--- BEGIN Document section ---
When to Pursue Collections
The decision to pursue collections involves a cost-benefit analysis. Small debts under $1,000 may not justify legal fees unless you can use small claims court (where filing fees are modest and attorneys are optional). Larger debts — particularly those secured by contracts with clear terms — justify more aggressive pursuit. The critical factor is timing: the longer a debt goes unpaid, the less likely you are to collect. Invoices beyond 90 days overdue require immediate attention.
The Collections Process in Indiana
Demand Letters
Before filing suit, send a formal written demand letter. The letter should state the amount owed, the basis for the debt (contract, invoice, agreement), the deadline for payment, and the consequences of non-payment (including legal action and potential liability for attorney’s fees if your contract provides for them). A well-drafted demand letter resolves a significant percentage of collection matters without litigation.
Small Claims Court
For debts up to $10,000, Indiana small claims courts offer a faster, less expensive path to judgment. Filing fees are modest, procedures are simplified, and you can represent your business without an attorney (though having one improves your chances). Marion County operates nine township small claims courts; surrounding counties have their own small claims divisions.
Civil Litigation
For debts exceeding $10,000 or involving complex contractual disputes, civil litigation in Indiana’s circuit or superior courts is the appropriate venue. The process involves filing a complaint, serving the debtor, discovery, and potentially trial. Most collection cases settle before trial once the debtor recognizes the strength of the creditor’s position.
Post-Judgment Collection
Obtaining a judgment is only half the battle. Collecting on the judgment requires enforcement mechanisms: wage garnishment (limited to 25% of disposable earnings under Indiana law), bank account levies, property liens, and proceedings supplemental (where the court orders the debtor to appear and disclose assets). Judgment liens in Indiana last for 10 years and can be renewed.
--- END Document section ---
→ **Set tasks**:
#1 Do these statements agree with the Indiana debt collections text? (a) Indiana small claims courts handle debts up to $10,000. (b) Wage garnishment under Indiana law is limited to 50% of disposable earnings. (c) Marion County operates nine township small claims courts. Answer yes or no for each and quote the words that decide it.
#2 Write the next part of the Indiana debt collections text, picking up after its final sentence.
--- BEGIN Entries ---
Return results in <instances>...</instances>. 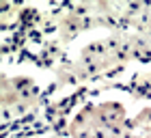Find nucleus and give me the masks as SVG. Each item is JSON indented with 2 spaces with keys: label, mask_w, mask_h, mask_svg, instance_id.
<instances>
[{
  "label": "nucleus",
  "mask_w": 151,
  "mask_h": 138,
  "mask_svg": "<svg viewBox=\"0 0 151 138\" xmlns=\"http://www.w3.org/2000/svg\"><path fill=\"white\" fill-rule=\"evenodd\" d=\"M127 101L136 99L121 86L88 88L69 114L63 134L67 138H127L134 112H129Z\"/></svg>",
  "instance_id": "1"
},
{
  "label": "nucleus",
  "mask_w": 151,
  "mask_h": 138,
  "mask_svg": "<svg viewBox=\"0 0 151 138\" xmlns=\"http://www.w3.org/2000/svg\"><path fill=\"white\" fill-rule=\"evenodd\" d=\"M134 63H138L136 43L127 30L95 34L69 56L73 75L82 88H95L97 84L104 86L110 80H119L121 73H127Z\"/></svg>",
  "instance_id": "2"
},
{
  "label": "nucleus",
  "mask_w": 151,
  "mask_h": 138,
  "mask_svg": "<svg viewBox=\"0 0 151 138\" xmlns=\"http://www.w3.org/2000/svg\"><path fill=\"white\" fill-rule=\"evenodd\" d=\"M2 125H13V138L37 129V119L45 106L50 88L35 73L22 69H2Z\"/></svg>",
  "instance_id": "3"
},
{
  "label": "nucleus",
  "mask_w": 151,
  "mask_h": 138,
  "mask_svg": "<svg viewBox=\"0 0 151 138\" xmlns=\"http://www.w3.org/2000/svg\"><path fill=\"white\" fill-rule=\"evenodd\" d=\"M127 138H151V101H140L134 108Z\"/></svg>",
  "instance_id": "4"
},
{
  "label": "nucleus",
  "mask_w": 151,
  "mask_h": 138,
  "mask_svg": "<svg viewBox=\"0 0 151 138\" xmlns=\"http://www.w3.org/2000/svg\"><path fill=\"white\" fill-rule=\"evenodd\" d=\"M15 138H67V136L60 132H54V129H32V132H24Z\"/></svg>",
  "instance_id": "5"
}]
</instances>
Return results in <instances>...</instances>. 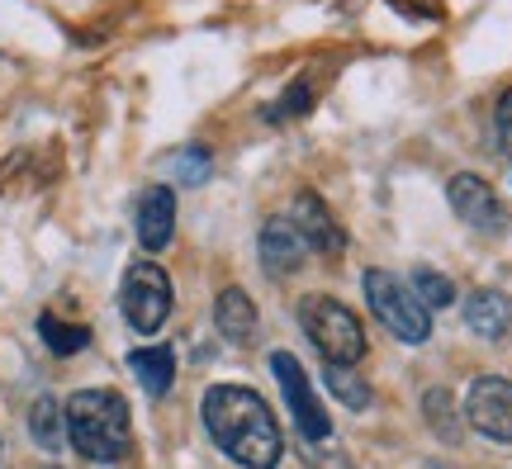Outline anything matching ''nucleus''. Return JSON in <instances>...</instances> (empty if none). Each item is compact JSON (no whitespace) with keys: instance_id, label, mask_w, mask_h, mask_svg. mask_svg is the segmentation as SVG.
I'll use <instances>...</instances> for the list:
<instances>
[{"instance_id":"1","label":"nucleus","mask_w":512,"mask_h":469,"mask_svg":"<svg viewBox=\"0 0 512 469\" xmlns=\"http://www.w3.org/2000/svg\"><path fill=\"white\" fill-rule=\"evenodd\" d=\"M204 413V432L214 436L228 460H238L242 469H275L280 455H285V436H280V422L266 408V398L256 389H242V384H214L200 403Z\"/></svg>"},{"instance_id":"2","label":"nucleus","mask_w":512,"mask_h":469,"mask_svg":"<svg viewBox=\"0 0 512 469\" xmlns=\"http://www.w3.org/2000/svg\"><path fill=\"white\" fill-rule=\"evenodd\" d=\"M62 413H67V441H72L76 455L91 460V465H114V460H124L128 446H133L128 403L114 394V389H76Z\"/></svg>"},{"instance_id":"3","label":"nucleus","mask_w":512,"mask_h":469,"mask_svg":"<svg viewBox=\"0 0 512 469\" xmlns=\"http://www.w3.org/2000/svg\"><path fill=\"white\" fill-rule=\"evenodd\" d=\"M299 323H304L309 342L323 351L328 365H356L366 356V327L332 294H304L299 299Z\"/></svg>"},{"instance_id":"4","label":"nucleus","mask_w":512,"mask_h":469,"mask_svg":"<svg viewBox=\"0 0 512 469\" xmlns=\"http://www.w3.org/2000/svg\"><path fill=\"white\" fill-rule=\"evenodd\" d=\"M361 285H366V299H370V313L380 318L399 342L408 346H418L432 337V313L418 304V294L403 285L399 275H389V271H366L361 275Z\"/></svg>"},{"instance_id":"5","label":"nucleus","mask_w":512,"mask_h":469,"mask_svg":"<svg viewBox=\"0 0 512 469\" xmlns=\"http://www.w3.org/2000/svg\"><path fill=\"white\" fill-rule=\"evenodd\" d=\"M171 304H176V294H171V275L162 266H152V261H138V266H128L124 275V289H119V308H124V323L133 332H162V323L171 318Z\"/></svg>"},{"instance_id":"6","label":"nucleus","mask_w":512,"mask_h":469,"mask_svg":"<svg viewBox=\"0 0 512 469\" xmlns=\"http://www.w3.org/2000/svg\"><path fill=\"white\" fill-rule=\"evenodd\" d=\"M271 375H275V384H280V394L290 398V417H294V427H299V436H304V441H328V436H332L328 408L313 398L304 365L294 361L290 351H275V356H271Z\"/></svg>"},{"instance_id":"7","label":"nucleus","mask_w":512,"mask_h":469,"mask_svg":"<svg viewBox=\"0 0 512 469\" xmlns=\"http://www.w3.org/2000/svg\"><path fill=\"white\" fill-rule=\"evenodd\" d=\"M465 422L498 446H512V379L479 375L465 394Z\"/></svg>"},{"instance_id":"8","label":"nucleus","mask_w":512,"mask_h":469,"mask_svg":"<svg viewBox=\"0 0 512 469\" xmlns=\"http://www.w3.org/2000/svg\"><path fill=\"white\" fill-rule=\"evenodd\" d=\"M446 195H451V209H456L460 223H470L475 233H508V209H503V199L494 195V185L479 181V176H451L446 185Z\"/></svg>"},{"instance_id":"9","label":"nucleus","mask_w":512,"mask_h":469,"mask_svg":"<svg viewBox=\"0 0 512 469\" xmlns=\"http://www.w3.org/2000/svg\"><path fill=\"white\" fill-rule=\"evenodd\" d=\"M290 223L299 228L304 247H313V252H323V256H342V252H347V233H342V223L328 214V204L313 195V190H299V195H294Z\"/></svg>"},{"instance_id":"10","label":"nucleus","mask_w":512,"mask_h":469,"mask_svg":"<svg viewBox=\"0 0 512 469\" xmlns=\"http://www.w3.org/2000/svg\"><path fill=\"white\" fill-rule=\"evenodd\" d=\"M138 242H143V252H162L171 233H176V190L171 185H147L143 195H138Z\"/></svg>"},{"instance_id":"11","label":"nucleus","mask_w":512,"mask_h":469,"mask_svg":"<svg viewBox=\"0 0 512 469\" xmlns=\"http://www.w3.org/2000/svg\"><path fill=\"white\" fill-rule=\"evenodd\" d=\"M256 252H261V266H266V271L285 280V275H294L304 266L309 247H304V237H299V228H294L290 218H266V223H261Z\"/></svg>"},{"instance_id":"12","label":"nucleus","mask_w":512,"mask_h":469,"mask_svg":"<svg viewBox=\"0 0 512 469\" xmlns=\"http://www.w3.org/2000/svg\"><path fill=\"white\" fill-rule=\"evenodd\" d=\"M465 323H470V332L484 337V342H503L512 327V299L503 289H475L470 304H465Z\"/></svg>"},{"instance_id":"13","label":"nucleus","mask_w":512,"mask_h":469,"mask_svg":"<svg viewBox=\"0 0 512 469\" xmlns=\"http://www.w3.org/2000/svg\"><path fill=\"white\" fill-rule=\"evenodd\" d=\"M214 327H219L223 337L233 346H247L256 337V304H252V294L247 289H223L219 294V304H214Z\"/></svg>"},{"instance_id":"14","label":"nucleus","mask_w":512,"mask_h":469,"mask_svg":"<svg viewBox=\"0 0 512 469\" xmlns=\"http://www.w3.org/2000/svg\"><path fill=\"white\" fill-rule=\"evenodd\" d=\"M128 365H133L138 384L147 389V398H166L171 379H176V356H171L166 346H143V351L128 356Z\"/></svg>"},{"instance_id":"15","label":"nucleus","mask_w":512,"mask_h":469,"mask_svg":"<svg viewBox=\"0 0 512 469\" xmlns=\"http://www.w3.org/2000/svg\"><path fill=\"white\" fill-rule=\"evenodd\" d=\"M29 432L43 451H62V441H67V413H62V403L53 394L34 398V408H29Z\"/></svg>"},{"instance_id":"16","label":"nucleus","mask_w":512,"mask_h":469,"mask_svg":"<svg viewBox=\"0 0 512 469\" xmlns=\"http://www.w3.org/2000/svg\"><path fill=\"white\" fill-rule=\"evenodd\" d=\"M422 413H427V427H432L446 446H456L460 432H465V422H460V413H456V398L446 394V389H427V398H422Z\"/></svg>"},{"instance_id":"17","label":"nucleus","mask_w":512,"mask_h":469,"mask_svg":"<svg viewBox=\"0 0 512 469\" xmlns=\"http://www.w3.org/2000/svg\"><path fill=\"white\" fill-rule=\"evenodd\" d=\"M408 289L418 294V304L427 308V313L456 304V285H451L441 271H432V266H418V271H413V280H408Z\"/></svg>"},{"instance_id":"18","label":"nucleus","mask_w":512,"mask_h":469,"mask_svg":"<svg viewBox=\"0 0 512 469\" xmlns=\"http://www.w3.org/2000/svg\"><path fill=\"white\" fill-rule=\"evenodd\" d=\"M38 337H43L48 351H57V356H72V351H81V346L91 342V332H86V327L62 323V318H53V313H43V318H38Z\"/></svg>"},{"instance_id":"19","label":"nucleus","mask_w":512,"mask_h":469,"mask_svg":"<svg viewBox=\"0 0 512 469\" xmlns=\"http://www.w3.org/2000/svg\"><path fill=\"white\" fill-rule=\"evenodd\" d=\"M166 166H171L176 185H204L209 181V171H214V157H209L204 147H181V152L166 157Z\"/></svg>"},{"instance_id":"20","label":"nucleus","mask_w":512,"mask_h":469,"mask_svg":"<svg viewBox=\"0 0 512 469\" xmlns=\"http://www.w3.org/2000/svg\"><path fill=\"white\" fill-rule=\"evenodd\" d=\"M323 375H328V389L342 398L347 408H366V403H370V384L351 375V365H328V361H323Z\"/></svg>"},{"instance_id":"21","label":"nucleus","mask_w":512,"mask_h":469,"mask_svg":"<svg viewBox=\"0 0 512 469\" xmlns=\"http://www.w3.org/2000/svg\"><path fill=\"white\" fill-rule=\"evenodd\" d=\"M494 124H498V147L512 157V91H503V100H498Z\"/></svg>"},{"instance_id":"22","label":"nucleus","mask_w":512,"mask_h":469,"mask_svg":"<svg viewBox=\"0 0 512 469\" xmlns=\"http://www.w3.org/2000/svg\"><path fill=\"white\" fill-rule=\"evenodd\" d=\"M299 109H309V81H299L294 91H285V105L271 109V119H280V114H299Z\"/></svg>"},{"instance_id":"23","label":"nucleus","mask_w":512,"mask_h":469,"mask_svg":"<svg viewBox=\"0 0 512 469\" xmlns=\"http://www.w3.org/2000/svg\"><path fill=\"white\" fill-rule=\"evenodd\" d=\"M0 469H5V441H0Z\"/></svg>"},{"instance_id":"24","label":"nucleus","mask_w":512,"mask_h":469,"mask_svg":"<svg viewBox=\"0 0 512 469\" xmlns=\"http://www.w3.org/2000/svg\"><path fill=\"white\" fill-rule=\"evenodd\" d=\"M432 469H441V465H432Z\"/></svg>"}]
</instances>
--- END Entries ---
→ **Exercise results**:
#1
(a) Yes: "For debts up to $10,000, Indiana small claims courts offer a faster, less expensive path to judgment."
(b) No: "wage garnishment (limited to 25% of disposable earnings under Indiana law)"
(c) Yes: "Marion County operates nine township small claims courts"

#2
Preventing Collection Problems
The best collection strategy is prevention. Clear written contracts with defined payment terms, late payment penalties, and attorney’s fee provisions give you leverage before a dispute arises. Credit checks on new customers, progress billing for large projects, and prompt invoicing reduce the likelihood of non-payment. A contract that specifies the prevailing party recovers attorney’s fees transforms the economics of collection — the debtor pays your legal costs if you win.
Frequently Asked Questions
What is the statute of limitations on debt collection in Indiana?
For written contracts, six years from the date of breach (IC § 34-11-2-11). For open accounts and oral agreements, the period is shorter. Once the statute of limitations expires, you lose the legal right to sue for collection, though the debt itself doesn’t disappear.
Can I charge interest on unpaid invoices?
If your contract specifies an interest rate for late payments, Indiana courts will generally enforce it as long as it’s not unconscionable. Without a contractual provision, Indiana allows prejudgment interest at 8% per year on money owed under a written contract (IC § 24-4.6-1-102).
What can I collect beyond the original debt?
Depending on your contract terms and the court’s judgment, you may be able to collect the original debt, accrued interest, late fees, attorney’s fees (if your contract provides for them), and court costs. Without a contractual provision for attorney’s fees, Indiana follows the “American Rule” — each party pays their own attorney’s fees.